## DATA FOR THIS TASK
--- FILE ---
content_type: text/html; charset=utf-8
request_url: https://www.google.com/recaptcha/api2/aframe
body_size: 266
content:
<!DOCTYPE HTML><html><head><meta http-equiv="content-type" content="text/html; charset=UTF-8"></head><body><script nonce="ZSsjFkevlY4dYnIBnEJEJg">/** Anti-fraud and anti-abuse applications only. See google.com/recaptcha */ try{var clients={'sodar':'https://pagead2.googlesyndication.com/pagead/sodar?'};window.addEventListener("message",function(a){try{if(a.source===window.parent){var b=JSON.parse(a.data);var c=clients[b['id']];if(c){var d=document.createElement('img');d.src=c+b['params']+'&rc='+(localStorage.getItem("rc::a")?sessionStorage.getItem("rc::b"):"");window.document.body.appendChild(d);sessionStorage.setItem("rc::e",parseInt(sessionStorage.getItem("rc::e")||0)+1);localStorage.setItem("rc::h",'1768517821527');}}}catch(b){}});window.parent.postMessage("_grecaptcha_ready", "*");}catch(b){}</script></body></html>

## REQUIRED ACTION
Exactly as shown, repeat every record.

## THE ANSWER
--- FILE ---
content_type: text/html; charset=utf-8
request_url: https://www.google.com/recaptcha/api2/aframe
body_size: 266
content:
<!DOCTYPE HTML><html><head><meta http-equiv="content-type" content="text/html; charset=UTF-8"></head><body><script nonce="ZSsjFkevlY4dYnIBnEJEJg">/** Anti-fraud and anti-abuse applications only. See google.com/recaptcha */ try{var clients={'sodar':'https://pagead2.googlesyndication.com/pagead/sodar?'};window.addEventListener("message",function(a){try{if(a.source===window.parent){var b=JSON.parse(a.data);var c=clients[b['id']];if(c){var d=document.createElement('img');d.src=c+b['params']+'&rc='+(localStorage.getItem("rc::a")?sessionStorage.getItem("rc::b"):"");window.document.body.appendChild(d);sessionStorage.setItem("rc::e",parseInt(sessionStorage.getItem("rc::e")||0)+1);localStorage.setItem("rc::h",'1768517821527');}}}catch(b){}});window.parent.postMessage("_grecaptcha_ready", "*");}catch(b){}</script></body></html>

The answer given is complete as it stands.